Despite the extent of scientific studies, government reports and journal articles from around the world that support the medical value of marijuana, the US Department of Justice has been conducting paramilitary style raids on dozens of bona-fide medical cannabis patient collectives across the state of California. These attacks have become more frequent since the U.S. Supreme Court's decision in Gonzales v. Raich, which upheld DEA's authority to conduct raids, but questioned the wisdom of doing so.

The fiscal impact of these raids yet to be determined, but despite increased enforcement efforts, medical cannabis collectives continue to open throughout California, Colorado, Washington, and in other medical cannabis jurisdictions.
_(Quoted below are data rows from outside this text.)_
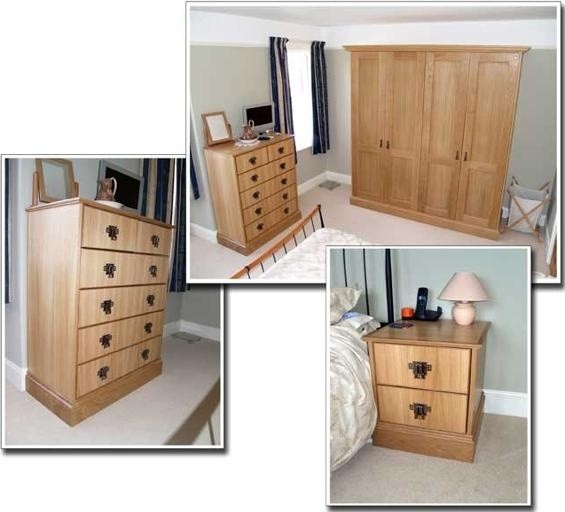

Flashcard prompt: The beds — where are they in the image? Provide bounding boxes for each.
[224,206,371,280]
[330,249,397,475]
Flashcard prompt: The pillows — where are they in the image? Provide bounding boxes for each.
[330,284,361,325]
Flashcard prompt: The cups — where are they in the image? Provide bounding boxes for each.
[402,308,415,319]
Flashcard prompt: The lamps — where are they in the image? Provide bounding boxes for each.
[439,272,487,327]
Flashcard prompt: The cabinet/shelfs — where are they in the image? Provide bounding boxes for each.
[418,43,532,242]
[341,41,426,225]
[25,199,173,430]
[203,130,303,256]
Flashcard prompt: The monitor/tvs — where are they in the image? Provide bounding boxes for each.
[96,160,145,215]
[242,103,275,140]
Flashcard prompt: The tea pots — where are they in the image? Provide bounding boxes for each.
[241,120,257,140]
[95,177,117,201]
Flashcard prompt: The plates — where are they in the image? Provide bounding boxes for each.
[92,200,124,209]
[237,137,259,144]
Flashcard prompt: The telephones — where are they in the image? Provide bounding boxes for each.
[411,287,442,321]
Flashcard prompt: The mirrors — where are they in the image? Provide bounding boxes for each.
[30,157,80,206]
[201,111,233,145]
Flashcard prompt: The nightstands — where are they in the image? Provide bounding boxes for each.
[362,315,493,466]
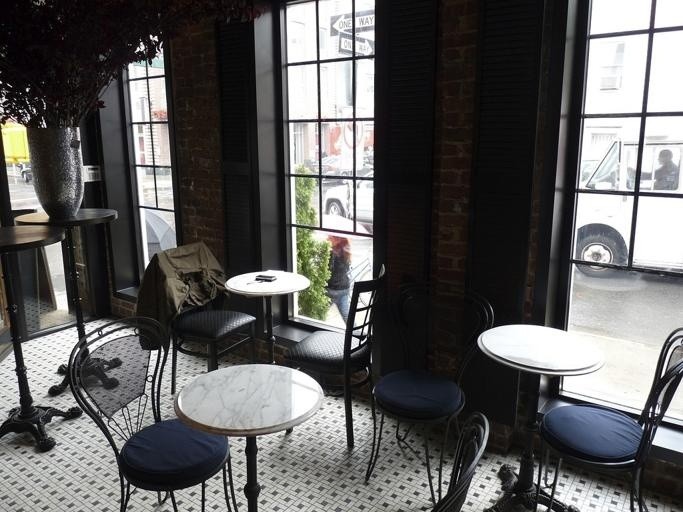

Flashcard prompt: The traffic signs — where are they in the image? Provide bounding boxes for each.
[339,34,375,60]
[330,10,375,34]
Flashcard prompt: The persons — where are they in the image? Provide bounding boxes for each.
[323,232,352,326]
[624,149,678,189]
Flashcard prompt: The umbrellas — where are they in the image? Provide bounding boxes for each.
[312,213,370,241]
[144,207,177,261]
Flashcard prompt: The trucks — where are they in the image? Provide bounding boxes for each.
[574,124,683,277]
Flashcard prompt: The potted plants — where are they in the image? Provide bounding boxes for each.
[0,0,269,218]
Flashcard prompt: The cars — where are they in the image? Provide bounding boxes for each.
[312,153,374,184]
[21,165,33,182]
[324,171,373,220]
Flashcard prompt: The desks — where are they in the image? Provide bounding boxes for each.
[0,226,82,453]
[14,208,118,397]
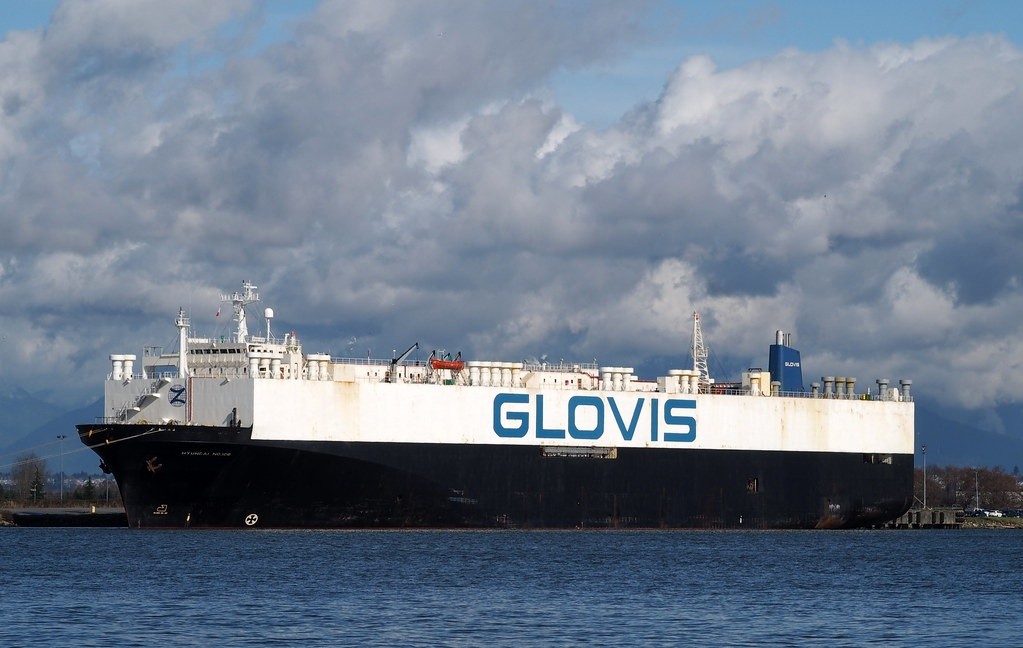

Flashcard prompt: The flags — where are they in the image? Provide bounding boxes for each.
[216,308,220,316]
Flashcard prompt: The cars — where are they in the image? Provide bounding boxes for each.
[966,506,1023,518]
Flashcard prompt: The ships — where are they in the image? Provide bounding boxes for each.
[72,279,920,531]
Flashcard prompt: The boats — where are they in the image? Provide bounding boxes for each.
[432,359,465,372]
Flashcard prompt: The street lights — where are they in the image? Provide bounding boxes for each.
[921,444,927,508]
[57,433,69,504]
[975,468,980,509]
The Rohrabacher-Farr Medical Marijuana Amendment seeks to put scarce federal law enforcement resources to better use. The amendment specifically prohibits the Department of Justice from using appropriated funds to interfere with the implementation of medical cannabis laws in 40 states that have approved such use.


  • The Rohrabacher-Farr Amendment prohibits any funds made available in the Act to the Department of Justice from being used to prevent states and territories from implementing State laws authorizing the use of medical marijuana in those States.
  • The Rohrabacher-Farr Amendment does not "legalize" medical cannabis. It simply limits the federal government's ability to raid and prosecute medical cannabis patients and providers who are abiding by their state law.


  • Between FY2005 and FY2015, the DEA has conducted hundreds of raids on legal and registered patient collectives and dispensaries across the state of California. Currently, the Department of Justice (DOJ) is prosecuting more than three-dozen licensed medical cannabis patients and care providers.
  • The federal government has failed to implement any of the recommendations provided by the National Academy of Science's 1999 Institute of Medicine (IOM) report, Marijuana and Medicine: Assessing the Science Base. Until the Administration provides access to cannabis for research and therapeutic use, Congress should limit the ability of DOJ to arrest and prosecute patients and providers who are acting within the limits of their state law.